Projeto determina fiscalização das escolinhas de atletas

A Comissão do Esporte aprovou projeto de lei que determina a fiscalização das escolinhas de formação de atletas. Saiba mais detalhes sobre a iniciativa na reportagem da Rádio Câmara.
http://www.freeimages.com/A Comissão Parlamentar de Inquérito que apurou denúncias de exploração sexual de crianças e adolescentes, em 2014, recebeu relatos que algumas escolinhas de futebol eram usadas de fachada para tráfico de pessoas e abusos sexuais.
A CPI então propôs projetos de lei com regras mais claras para o funcionamento dessas escolinhas, garantindo direitos aos atletas aprendizes e instituindo formas de fiscalização, por órgãos públicos e federações esportivas. Na Comissão de Esporte, primeira a analisar a matéria, o relator foi o deputado José Rocha, do PR da Bahia, que optou pela apresentação de um texto alternativo, um substitutivo. Ele descartou, do projeto original, a proibição da formação desportiva aos menores de quatorze e aos maiores de vinte anos de idade. Mas o deputado José Rocha acatou os demais pontos a serem exigidos das escolas formadoras de atletas:
José Rocha: "Um ambiente que seja saudável, com convivência familiar; com escola que possa a criança frequentar; o clube tem que acompanhar a ficha da educação dessa criança; a criança não pode, de um estado, ir exercitar essa prática em outro estado, fora da convivência da sua família; tem que ter seguro de saúde, seguro contra acidentes. E essa fiscalização será permita pelo Ministério Público infantil, para que ele possa também acompanhar esse tratamento, que é dado a esse jovem adolescente dentro do clube de futebol."

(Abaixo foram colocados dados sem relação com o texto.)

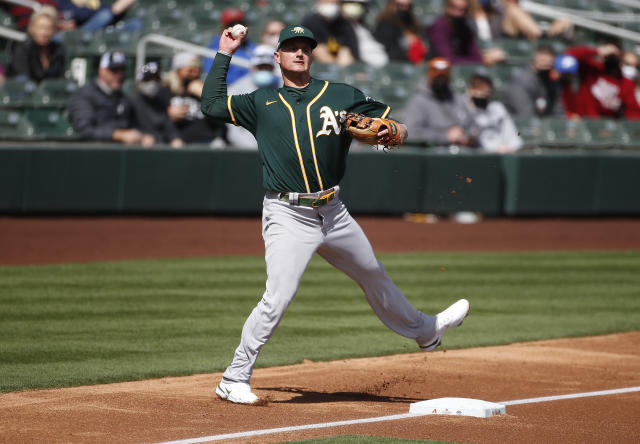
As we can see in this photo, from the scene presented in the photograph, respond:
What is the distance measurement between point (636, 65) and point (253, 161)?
26.7 ft

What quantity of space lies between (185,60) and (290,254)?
9.31 meters

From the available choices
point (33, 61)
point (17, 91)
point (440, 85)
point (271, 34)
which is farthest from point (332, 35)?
point (17, 91)

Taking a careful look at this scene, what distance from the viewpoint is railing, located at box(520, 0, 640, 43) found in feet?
65.0

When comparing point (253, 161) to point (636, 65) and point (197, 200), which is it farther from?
point (636, 65)

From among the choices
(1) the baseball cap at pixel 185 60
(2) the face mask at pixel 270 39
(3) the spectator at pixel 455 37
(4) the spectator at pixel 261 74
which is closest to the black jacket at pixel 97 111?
(1) the baseball cap at pixel 185 60

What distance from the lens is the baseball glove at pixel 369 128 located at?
5.72 meters

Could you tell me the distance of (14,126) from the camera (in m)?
13.9

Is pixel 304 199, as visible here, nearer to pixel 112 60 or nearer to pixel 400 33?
pixel 112 60

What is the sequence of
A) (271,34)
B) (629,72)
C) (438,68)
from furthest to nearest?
1. (629,72)
2. (271,34)
3. (438,68)

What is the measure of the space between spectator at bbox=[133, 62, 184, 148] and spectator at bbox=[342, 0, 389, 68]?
3.64 meters

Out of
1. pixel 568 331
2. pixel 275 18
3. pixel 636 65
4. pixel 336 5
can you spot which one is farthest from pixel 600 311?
pixel 636 65

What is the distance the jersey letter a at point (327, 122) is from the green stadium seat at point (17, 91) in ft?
29.6

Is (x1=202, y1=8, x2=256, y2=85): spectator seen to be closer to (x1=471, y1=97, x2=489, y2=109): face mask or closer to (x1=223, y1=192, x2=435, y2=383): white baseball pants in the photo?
(x1=471, y1=97, x2=489, y2=109): face mask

Pelo projeto, só com autorização do Ministério Público e do juiz da Vara da Infância um adolescente poderá ser atleta-aprendiz em outro estado.
Ficou mantido do texto original também a obrigatoriedade de contrato com anotação em Carteira de Trabalho, pelo prazo máximo de dois anos, com direito a salário-mínimo-hora, décimo terceiro salário, aviso-prévio, férias coincidentes com o recesso escolar, Fundo de Garantia do Tempo de Serviço, indenização por rompimento de contrato.

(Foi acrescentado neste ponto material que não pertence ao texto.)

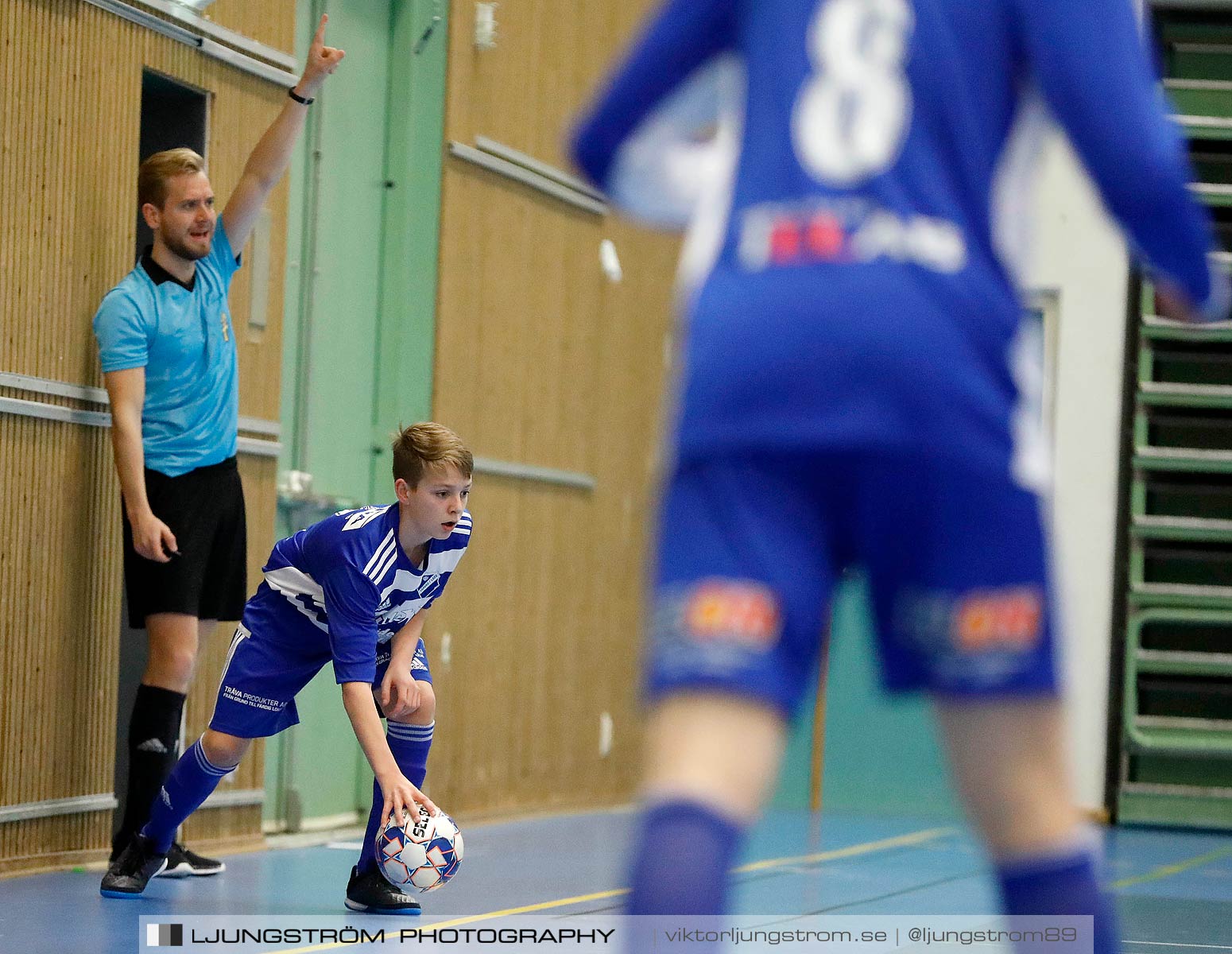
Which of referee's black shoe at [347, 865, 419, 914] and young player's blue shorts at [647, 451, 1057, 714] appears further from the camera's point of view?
referee's black shoe at [347, 865, 419, 914]

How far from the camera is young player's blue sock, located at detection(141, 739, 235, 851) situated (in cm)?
438

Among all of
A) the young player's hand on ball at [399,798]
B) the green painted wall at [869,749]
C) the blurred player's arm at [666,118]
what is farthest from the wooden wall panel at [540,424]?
the blurred player's arm at [666,118]

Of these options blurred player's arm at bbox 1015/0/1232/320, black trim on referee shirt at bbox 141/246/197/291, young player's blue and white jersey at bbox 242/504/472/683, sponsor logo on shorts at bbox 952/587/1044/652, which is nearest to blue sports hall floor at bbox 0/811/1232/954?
young player's blue and white jersey at bbox 242/504/472/683

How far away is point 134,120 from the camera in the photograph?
5383 millimetres

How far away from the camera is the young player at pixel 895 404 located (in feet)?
5.23

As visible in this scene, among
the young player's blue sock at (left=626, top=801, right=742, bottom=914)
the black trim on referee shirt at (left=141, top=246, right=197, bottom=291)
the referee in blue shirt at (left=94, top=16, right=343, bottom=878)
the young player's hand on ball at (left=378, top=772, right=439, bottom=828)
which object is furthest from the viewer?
the black trim on referee shirt at (left=141, top=246, right=197, bottom=291)

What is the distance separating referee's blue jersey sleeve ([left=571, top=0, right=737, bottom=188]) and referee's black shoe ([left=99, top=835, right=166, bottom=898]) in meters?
3.23

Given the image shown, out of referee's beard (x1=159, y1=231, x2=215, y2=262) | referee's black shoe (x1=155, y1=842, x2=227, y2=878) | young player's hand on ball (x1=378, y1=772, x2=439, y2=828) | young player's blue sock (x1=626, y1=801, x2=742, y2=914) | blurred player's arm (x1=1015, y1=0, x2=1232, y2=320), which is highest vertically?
referee's beard (x1=159, y1=231, x2=215, y2=262)

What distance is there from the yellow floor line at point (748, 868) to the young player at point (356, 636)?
0.18m

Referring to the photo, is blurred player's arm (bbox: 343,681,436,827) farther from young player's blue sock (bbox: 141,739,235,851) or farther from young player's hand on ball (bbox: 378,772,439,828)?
young player's blue sock (bbox: 141,739,235,851)

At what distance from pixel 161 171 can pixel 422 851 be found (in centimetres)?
217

Outra obrigação importante é o cadastramento das escolas de formação nos conselhos tutelares e federações esportivas; a comunicação aos responsáveis, por escrito, sobre as condições de treinamento; a responsabilização dos clubes esportivos pelos crimes contra adolescentes praticados nas escolas e a suspensão das atividades das escolas em que houver denúncia de maus tratos ou abuso sexual. O deputado Danrlei de Deus Hinterholz, do PSD gaúcho, que foi goleiro do Grêmio, concorda com a necessidade do aumento da fiscalização, mas não apenas nas escolinhas e sim sobre supostos empresários, que segundo ele, seriam os principais responsáveis pelo tráfico de pessoas usando o esporte como fachada.

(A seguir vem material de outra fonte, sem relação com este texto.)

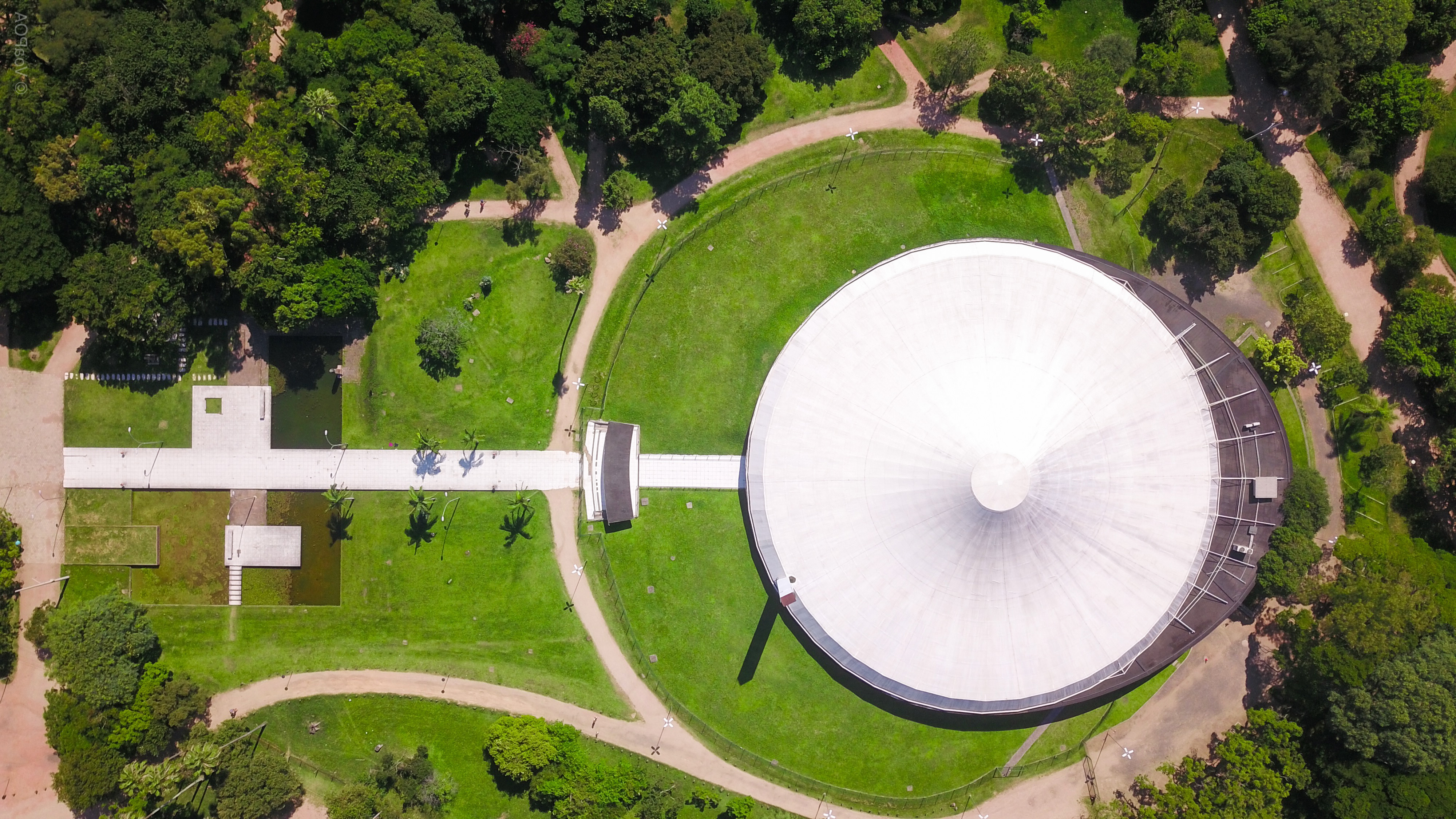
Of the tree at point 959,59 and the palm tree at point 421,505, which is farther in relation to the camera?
the palm tree at point 421,505

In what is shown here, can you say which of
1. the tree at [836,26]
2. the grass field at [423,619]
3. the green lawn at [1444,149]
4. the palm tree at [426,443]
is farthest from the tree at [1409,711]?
the palm tree at [426,443]

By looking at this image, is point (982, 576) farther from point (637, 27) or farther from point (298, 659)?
point (298, 659)

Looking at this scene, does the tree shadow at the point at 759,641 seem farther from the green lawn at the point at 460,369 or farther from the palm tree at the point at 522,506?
the green lawn at the point at 460,369

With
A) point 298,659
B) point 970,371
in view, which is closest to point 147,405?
point 298,659

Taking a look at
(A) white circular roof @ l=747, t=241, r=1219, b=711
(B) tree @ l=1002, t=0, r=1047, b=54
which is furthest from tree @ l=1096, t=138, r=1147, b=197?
(B) tree @ l=1002, t=0, r=1047, b=54

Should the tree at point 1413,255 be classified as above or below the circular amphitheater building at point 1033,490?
above

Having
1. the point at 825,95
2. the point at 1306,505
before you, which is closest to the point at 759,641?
the point at 1306,505
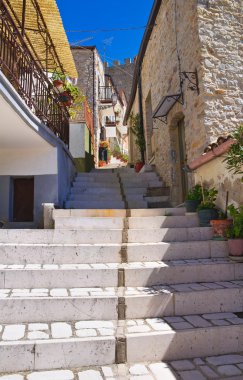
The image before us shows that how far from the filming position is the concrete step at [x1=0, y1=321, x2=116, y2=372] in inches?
89.0

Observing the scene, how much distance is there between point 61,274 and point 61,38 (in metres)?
5.80

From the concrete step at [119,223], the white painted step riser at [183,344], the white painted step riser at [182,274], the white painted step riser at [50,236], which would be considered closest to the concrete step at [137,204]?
the concrete step at [119,223]

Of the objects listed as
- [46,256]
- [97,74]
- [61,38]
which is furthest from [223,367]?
[97,74]

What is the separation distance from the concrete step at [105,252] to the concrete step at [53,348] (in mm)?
1160

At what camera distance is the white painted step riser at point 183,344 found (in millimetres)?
2418

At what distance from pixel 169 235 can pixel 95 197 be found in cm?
267

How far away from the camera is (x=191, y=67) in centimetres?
615

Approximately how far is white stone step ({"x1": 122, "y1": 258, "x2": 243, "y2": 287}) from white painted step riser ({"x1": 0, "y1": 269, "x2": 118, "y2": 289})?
0.23 m

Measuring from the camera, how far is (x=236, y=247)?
12.2 feet

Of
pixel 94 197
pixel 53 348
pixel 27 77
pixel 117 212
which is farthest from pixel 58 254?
pixel 27 77

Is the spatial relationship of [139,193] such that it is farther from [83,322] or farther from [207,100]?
[83,322]

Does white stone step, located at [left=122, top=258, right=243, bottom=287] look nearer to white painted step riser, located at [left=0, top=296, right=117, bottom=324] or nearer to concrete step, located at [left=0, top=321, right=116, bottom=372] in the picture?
white painted step riser, located at [left=0, top=296, right=117, bottom=324]

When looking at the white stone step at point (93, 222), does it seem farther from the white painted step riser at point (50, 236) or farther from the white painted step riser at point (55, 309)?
the white painted step riser at point (55, 309)

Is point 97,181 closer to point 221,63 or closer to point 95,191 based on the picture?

Danrlei de Deus Hinterholz: "Não acredito que o freio ou a fiscalização tenha que ser diretamente na escolinha. Eu acho que as escolinhas são um aliado para isso. Tenho certeza que qualquer escolinha que tiver contato com essa questão vão se colocar à disposição para informar: ‘olha o menino não veio mais, pode ser que esteja sendo mandado pra fora’. As escolinhas o que eles mais querem são os atletas ali, até o máximo possível que eles conseguirem segurar. O aliciamento é nas famílias, onde as pessoas vão e vendem o sonho da família ficar rica."

Com a aprovação na Comissão do Esporte os projetos seguem agora para a Comissão de Seguridade Social e Família e na sequência para a Comissão de Constituição e Justiça e de Cidadania, e então o Plenário.